What Taxes Do You Have to Pay As A Graduate Student?

An interesting question came up recently from someone I was talking to — The question was, “What taxes, if any, do I have to pay on my graduate assistantship stipend in graduate school?”

Are assistantship stipends taxable?
The simple answer to this is YES. They are reported to the IRS as taxable income. However, depending on the state, the rules change slightly.

For example, in Virginia (see grads.vt.edu link below), federal and state withholding taxes will be taken out of each paycheck. International students are subject to different rate schedules and filing procedures unless specifically exempted by a tax treaty.

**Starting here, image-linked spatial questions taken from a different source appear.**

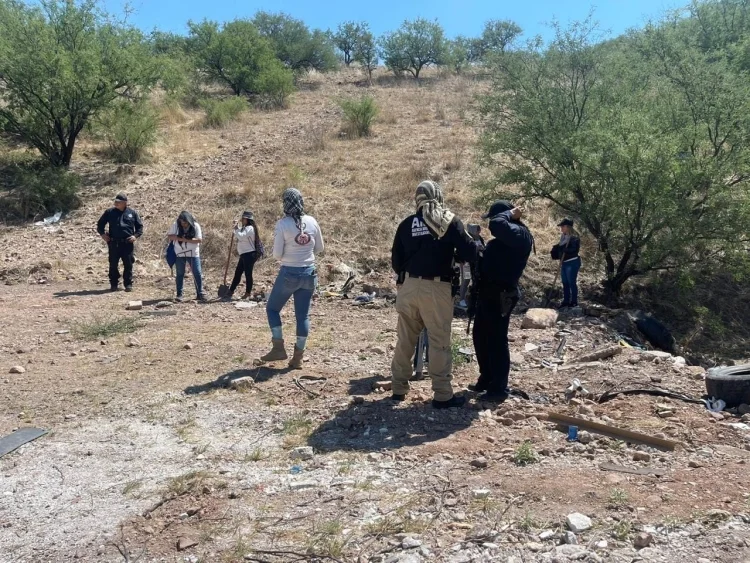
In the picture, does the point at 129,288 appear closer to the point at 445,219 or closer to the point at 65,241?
the point at 65,241

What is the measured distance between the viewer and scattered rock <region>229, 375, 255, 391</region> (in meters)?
6.23

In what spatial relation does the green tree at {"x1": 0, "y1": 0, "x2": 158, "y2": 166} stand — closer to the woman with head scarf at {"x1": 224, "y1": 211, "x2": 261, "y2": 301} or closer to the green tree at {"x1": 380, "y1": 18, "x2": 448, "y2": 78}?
the woman with head scarf at {"x1": 224, "y1": 211, "x2": 261, "y2": 301}

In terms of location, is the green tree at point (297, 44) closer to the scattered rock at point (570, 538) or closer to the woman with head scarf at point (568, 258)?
the woman with head scarf at point (568, 258)

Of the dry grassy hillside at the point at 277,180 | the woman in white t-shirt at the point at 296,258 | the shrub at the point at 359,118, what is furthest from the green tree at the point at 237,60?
the woman in white t-shirt at the point at 296,258

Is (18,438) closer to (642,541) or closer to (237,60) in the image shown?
(642,541)

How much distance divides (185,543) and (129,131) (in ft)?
52.5

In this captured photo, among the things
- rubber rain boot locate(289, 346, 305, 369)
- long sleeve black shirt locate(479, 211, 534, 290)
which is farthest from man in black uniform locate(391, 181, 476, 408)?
rubber rain boot locate(289, 346, 305, 369)

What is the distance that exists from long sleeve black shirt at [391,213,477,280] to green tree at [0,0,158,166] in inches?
530

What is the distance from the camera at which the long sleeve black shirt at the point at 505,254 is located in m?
5.44

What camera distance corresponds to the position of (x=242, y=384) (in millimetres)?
6246

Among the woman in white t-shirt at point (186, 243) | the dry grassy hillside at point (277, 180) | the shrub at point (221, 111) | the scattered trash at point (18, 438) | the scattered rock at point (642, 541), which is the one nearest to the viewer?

On the other hand, at the University of Pennsylvania, full time graduate students in engineering departments are considered Research Fellows. Their stipend is subject to Federal income tax, but not Pennsylvania personal income tax. One-half of the stipend is also subject to City of Philadelphia wage tax. In addition, as a full-time graduate student a Research Fellow’s stipend is exempt from FICA/Medicare tax. (see finance.upenn.edu link below)

Furthermore, in North Carolina, ful time graduate students on assistantships are subject to federal and state withholding taxes, but are exempt from FICA taxes (see acs.ncsu.edu link below).

Useful Links

So, as you can see, the rules vary slightly on what degree of taxes you have to pay from state to state. Now that we know that you do indeed pay taxes when receiving an assistantship, my follow up question pertains to what you can deduct on your taxes as a student.
What tax deductions can you itemize as a graduate student?

In looking at the IRS.gov website below, it is pretty definitive what the answer to this is — You can deduct the follow things:

  • Tuition and fees required for enrollment or attendance; and
  • Fees, books, supplies, and equipment required for courses.

***You cannot exclude any part of a scholarship used for room and board expenses. (Dang!!!)


As you might have figured out by now, since in most engineering and science programs, almost all of your student experiences are fully taken care of by the department, it looks like there won’t be much tax deducting on major expenditures. However, if you are in a program where you are paying for everything yourself, remember to deduct the items above from your income at tax time in April.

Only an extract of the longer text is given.